Well i asked chatGPT IF i could run kimik2 on a 5800x 3d with 64 gigs of ram with a 3090 and it said:

Yes, you absolutely can run Kimi-K2-Instruct on a PC with:

:white_check_mark: CPU: AMD Ryzen 7 5800X3D :white_check_mark: GPU: NVIDIA RTX 3090 (24 GB VRAM) :white_check_mark: RAM: 64 GB system memory This is more than sufficient for both:

Loading and running the full Kimi-K2-Instruct model in FP16 or INT8, and Quantizing it with weight-only INT8 using Hugging Face Optimum + bitsandbytes.

Kimi k2 has a trillion parameters and even an 8 bit quant would need half a gig of system ram +vram

This is with the free chatGPT that us peasants use. I dont have the means to run grok4 heavy, deep seek or kimi k2 to ask them.
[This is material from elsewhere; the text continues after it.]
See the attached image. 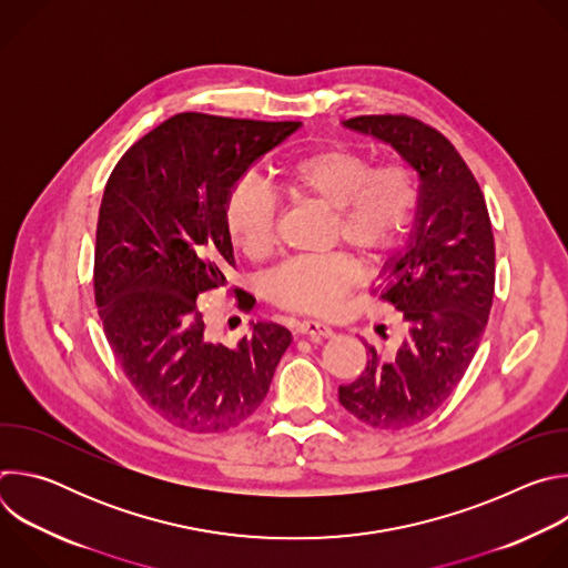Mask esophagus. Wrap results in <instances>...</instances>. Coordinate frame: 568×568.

I cant wait to see what accidental wars will start when we put ai in the kill chain

ogogmad · a month ago

Maybe you should use a reasoning model. Got this from O3, which took 1m31s to think about the answer: https://chatgpt.com/s/t_687b9221fb748191af4e30f597f18443

Bottom line: Your 5800X3D + 64 GB RAM + RTX 3090 will run Kimi K2’s 1.8‑bit build, but response times feel more like a leisurely typewriter than a snappy chatbot. If you want comfortable day‑to‑day use, plan either a RAM upgrade or a second (or bigger) GPU—or just hit the Moonshot API and save some waiting.

threatripper · a month ago

I second this. o3 is pretty spot on while 4o answered exactly like what the parent got.
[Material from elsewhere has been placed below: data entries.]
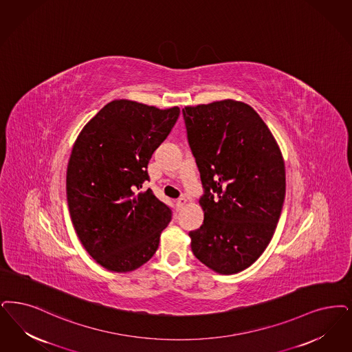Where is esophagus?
Masks as SVG:
<instances>
[{
	"mask_svg": "<svg viewBox=\"0 0 352 352\" xmlns=\"http://www.w3.org/2000/svg\"><path fill=\"white\" fill-rule=\"evenodd\" d=\"M186 203H187V199H186V197H179V199L175 200V206H177L178 210H181Z\"/></svg>",
	"mask_w": 352,
	"mask_h": 352,
	"instance_id": "1",
	"label": "esophagus"
}]
</instances>
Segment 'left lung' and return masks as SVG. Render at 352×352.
<instances>
[{"instance_id": "8db88e82", "label": "left lung", "mask_w": 352, "mask_h": 352, "mask_svg": "<svg viewBox=\"0 0 352 352\" xmlns=\"http://www.w3.org/2000/svg\"><path fill=\"white\" fill-rule=\"evenodd\" d=\"M204 195L203 226L190 232L191 250L213 271L250 267L266 250L285 197L280 149L249 104L224 99L182 110Z\"/></svg>"}]
</instances>
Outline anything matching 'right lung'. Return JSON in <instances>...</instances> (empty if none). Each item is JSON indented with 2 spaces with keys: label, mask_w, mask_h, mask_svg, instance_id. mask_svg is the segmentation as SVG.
Segmentation results:
<instances>
[{
  "label": "right lung",
  "mask_w": 352,
  "mask_h": 352,
  "mask_svg": "<svg viewBox=\"0 0 352 352\" xmlns=\"http://www.w3.org/2000/svg\"><path fill=\"white\" fill-rule=\"evenodd\" d=\"M179 107L160 110L128 99L107 103L82 128L67 169L72 223L86 252L110 271L128 272L158 249L171 210L155 197L148 164Z\"/></svg>",
  "instance_id": "right-lung-1"
}]
</instances>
I rarely use 4o anymore for anything. Rather would I wait for o3 than quickly get a pile of rubbish.

jug · a month ago

These cases are probably why OpenAI has stated GPT-4.1 is their last non reasoning model and GPT-5 will determine the need for and how much to reason based on the query.

dyl000 · a month ago

cant wait for how mid this is going to be.

ogogmad · a month ago

In related news, OpenAI and Google have announced that their latest non-public models have received Gold in the International Mathematics Olympiad: https://news.ycombinator.com/item?id=44614872

That said, the public models don't even get bronze.

[EDIT] Dupe of this: https://news.ycombinator.com/item?id=44614872

johnecheck · a month ago

Wow. That's an impressive result, though we definitely need some more details on how it was achieved.

What techniques were used? He references scaling up test-time compute, so I have to assume they threw a boatload of money at this. I've heard talk of running models in parallel and comparing results - if OpenAI ran this 10000 times in parallel and cherry-picked the best one, this is a lot less exciting.

If this is legit, then I really want to know what tools were used and how the model used them.

badgersnake · a month ago

> If this is legit

Indeed.

tim333 · a month ago

>The declaration of AGI ... will force Microsoft to relinquish its rights to OpenAI revenue ...

That's an interesting business arrangement. There must be an incentive for OpenAI to get declaring?

m3kw9 · a month ago

Yeah this is as big of a news as iPhone 18 in the pipeline.

pjs_ · a month ago

Sama clocked this way back. He has used this exact analogy - that new GPT models will feel like incremental new iPhone releases c.f. the first iPhone/GPT-3.

lucisferre · a month ago

Seems a bit early to use that analogy though. Early iPhones upgrades generally had significant improvements in almost all specs.